● Things to do:
A. Decide whether each statement below agrees with the article on Bing: (i) Bing went live in June 2009; (ii) Bing's FAQs advise targeting at least five keywords per page; (iii) Bing's webmaster tools rate backlinks on a scale from one to ten. For each one, answer yes or no and quote the words from the article that decide it.
B. Rewrite the stretch of the article on Bing from "Bing comes with" through "the left sidebar.", substituting "side panel" for "sidebar".
C. Answer these questions using the article on Bing:
(i) How much is Microsoft spending on its advertising campaign for Bing?
(ii) How many pages long is the paper Microsoft released on how its search engine works?
(iii) What do you use to access Bing's webmaster centre?

-- Start of Text to read --

Updated on July 10, 2011

Bing.com is the new search engine from Microsoft and will replace it's existing Live search offering. Most webmasters have never bothered to do any seo for Microsoft search engines, but they should rethink with the advent of Bing.

Bing comes with several new features. Most search engines will guess at what you want and give you several different types of results on the page - some news, some shopping sites, some videos etc. Bing will do the same, but in the left hand column will list all the categories, so that you can simply click the one you want. For instance, if you type in Susan Boyle, you will get a list of fan-sites and YouTube videos - but click the news category in the sidebar and you will be served with the latest news articles about her with the time they went online. They also list related searches in the left sidebar.

On the right hand side, if you hover your mouse over the results, a pop-up appears giving you a small abstract of the page, so you can tell whether to click it or not.

Bing went live in June 2009, and Microsoft are spending $80 million on an advertising campaign. The new engine has been well received and Bing is closing in on Yahoo.  Tech Crunch also reported that Bing users are more likely to click ads than Google users. Therefore it's imperative you know how to perform search engine optimization (seo) for Bing to get your website noticed.

Search Engine Optimization For Bing

Bing's webmaster tools

I recommend joining Bing's webmaster centre which you can access using your Windows Live ID.

Click the button for "Add a site" and enter your URL and then verify your site - I chose to do this by adding a meta tag to the head section of my blog template. Then click on the site you have added, and if the authentication is successful you should be taken to a summary page. It should tell you when your site was last crawled by Bing, backlinks, and there is a keyword tool so you can check where your site ranks within Bing for various keywords.

They also have a handy webmaster forum, where you can ask questions dierctly to the Bing development team.

Microsoft have also released a 24-page paper on how their search engine works and related SEO implications. I would advise webmasters to download the document and read it

How to rank in Bing

Bing's FAQs state that you should do the following on-site seo to rank well in their search engine:

· Target no more than two keywords per page

· Use unique <title> tags on each page

· Use unique <meta> description tags on each page

· Use H1 tags

· Use text navigation links

· Create content for your human visitors, not the Bing web crawler

· Incorporate keywords into URL strings

For backinks, they state that they prefer quality to quantity and that "Backlinks should be relevant to the page being linked to or relevant to your domain if being linked to the homepage." Within the webmaster tools, they rate your backlinks from one to five in a little green bar - the higher the green bar the higher the quality of the link in Bing's eyes. However they don't actually say whether these backlinks should be anchored or not. But all the evidence is that Bing is very keen on anchored backlinks.

Checking the webmaster tools for my blog, I note that they don't recognise all the backlinks I know that I have from using Yahoo's site explorer. That in itself is interesting information - it shows that Bing is quite picky about the backlinks it will take account of.

-- End of Text to read --
-- Start of Stored data --

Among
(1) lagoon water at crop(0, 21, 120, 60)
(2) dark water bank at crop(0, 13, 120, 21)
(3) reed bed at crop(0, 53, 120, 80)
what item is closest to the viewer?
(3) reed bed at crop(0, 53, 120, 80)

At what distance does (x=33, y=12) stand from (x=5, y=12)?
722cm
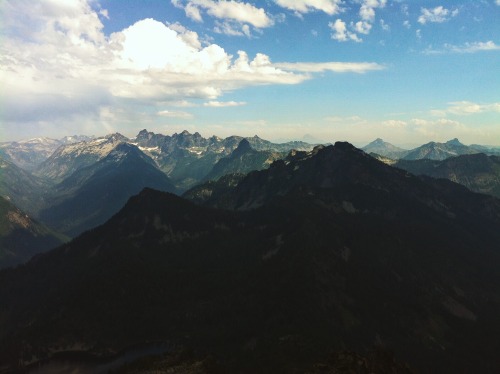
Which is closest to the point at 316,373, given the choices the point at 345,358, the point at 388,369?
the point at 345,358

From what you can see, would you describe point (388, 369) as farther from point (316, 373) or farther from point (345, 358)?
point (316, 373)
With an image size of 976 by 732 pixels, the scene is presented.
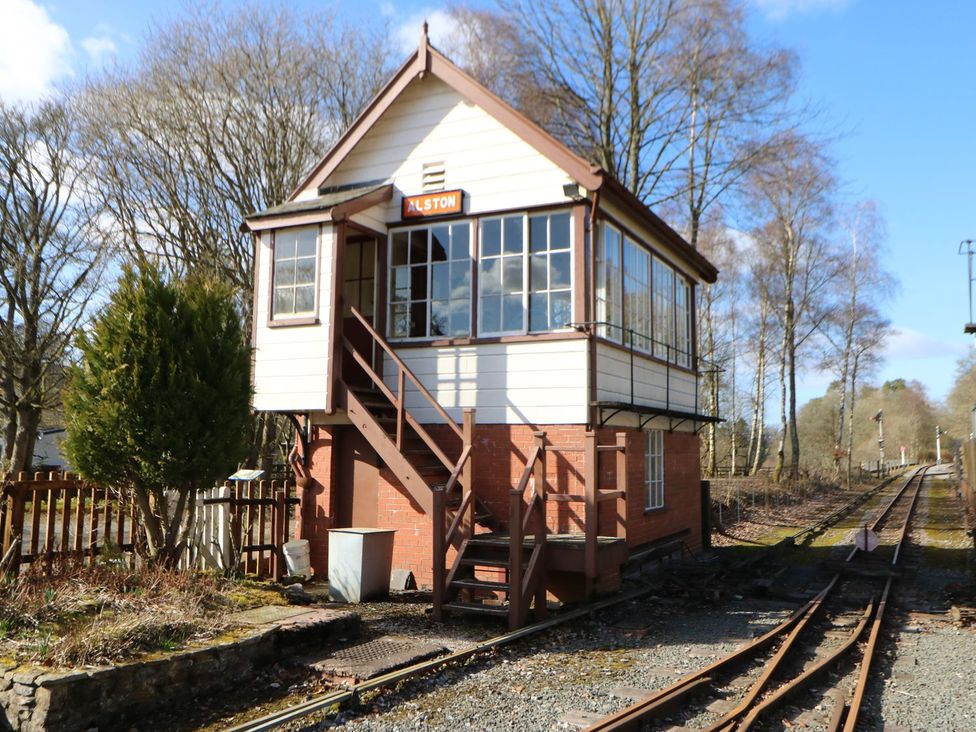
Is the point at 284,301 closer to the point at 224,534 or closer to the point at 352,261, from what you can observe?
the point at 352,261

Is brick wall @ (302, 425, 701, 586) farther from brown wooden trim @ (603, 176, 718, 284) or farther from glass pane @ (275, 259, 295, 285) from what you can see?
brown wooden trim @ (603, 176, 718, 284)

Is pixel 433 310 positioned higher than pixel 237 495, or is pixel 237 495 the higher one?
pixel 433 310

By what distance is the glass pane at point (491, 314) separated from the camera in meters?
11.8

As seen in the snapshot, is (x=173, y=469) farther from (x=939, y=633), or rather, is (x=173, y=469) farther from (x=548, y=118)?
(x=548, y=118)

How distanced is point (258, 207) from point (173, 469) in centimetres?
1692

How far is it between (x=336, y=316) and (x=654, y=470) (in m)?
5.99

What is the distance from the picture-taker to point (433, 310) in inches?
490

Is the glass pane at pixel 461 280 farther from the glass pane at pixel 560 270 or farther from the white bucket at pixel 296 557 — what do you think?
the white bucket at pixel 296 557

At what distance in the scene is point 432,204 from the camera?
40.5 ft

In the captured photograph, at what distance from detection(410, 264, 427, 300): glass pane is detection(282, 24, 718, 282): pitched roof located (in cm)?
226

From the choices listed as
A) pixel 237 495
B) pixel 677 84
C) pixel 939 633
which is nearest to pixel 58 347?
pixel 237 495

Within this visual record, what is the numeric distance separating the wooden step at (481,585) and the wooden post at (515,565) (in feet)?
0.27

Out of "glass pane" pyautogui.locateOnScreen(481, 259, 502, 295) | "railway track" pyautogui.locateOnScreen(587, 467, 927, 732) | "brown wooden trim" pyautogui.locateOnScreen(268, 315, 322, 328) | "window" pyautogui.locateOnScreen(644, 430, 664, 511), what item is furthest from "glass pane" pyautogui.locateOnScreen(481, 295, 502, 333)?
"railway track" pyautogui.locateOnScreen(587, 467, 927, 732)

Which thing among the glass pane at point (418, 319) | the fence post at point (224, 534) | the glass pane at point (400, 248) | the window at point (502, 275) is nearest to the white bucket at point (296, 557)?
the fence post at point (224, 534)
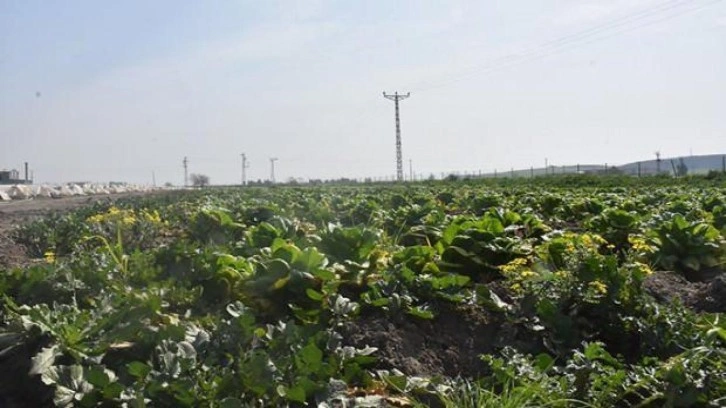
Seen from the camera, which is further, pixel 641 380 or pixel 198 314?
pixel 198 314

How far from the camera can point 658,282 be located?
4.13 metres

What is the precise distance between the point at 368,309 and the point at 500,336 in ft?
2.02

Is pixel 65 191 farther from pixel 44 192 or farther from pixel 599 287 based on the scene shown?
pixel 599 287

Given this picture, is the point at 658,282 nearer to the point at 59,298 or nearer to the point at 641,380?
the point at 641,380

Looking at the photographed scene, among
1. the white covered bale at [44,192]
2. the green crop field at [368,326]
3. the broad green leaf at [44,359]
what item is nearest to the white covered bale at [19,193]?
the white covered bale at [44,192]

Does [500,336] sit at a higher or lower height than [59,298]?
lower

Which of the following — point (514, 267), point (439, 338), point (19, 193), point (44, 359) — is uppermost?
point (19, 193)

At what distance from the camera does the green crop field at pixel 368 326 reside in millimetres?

-- End of Stored data --

● Responses to the tasks:
A.
(i) Yes: "Bing went live in June 2009"
(ii) No: "Target no more than two keywords per page"
(iii) No: "they rate your backlinks from one to five in a little green bar"

B.
Bing comes with several new features. Most search engines will guess at what you want and give you several different types of results on the page - some news, some shopping sites, some videos etc. Bing will do the same, but in the left hand column will list all the categories, so that you can simply click the one you want. For instance, if you type in Susan Boyle, you will get a list of fan-sites and YouTube videos - but click the news category in the side panel and you will be served with the latest news articles about her with the time they went online. They also list related searches in the left side panel.

C.
(i) $80 million
(ii) 24 pages
(iii) A Windows Live ID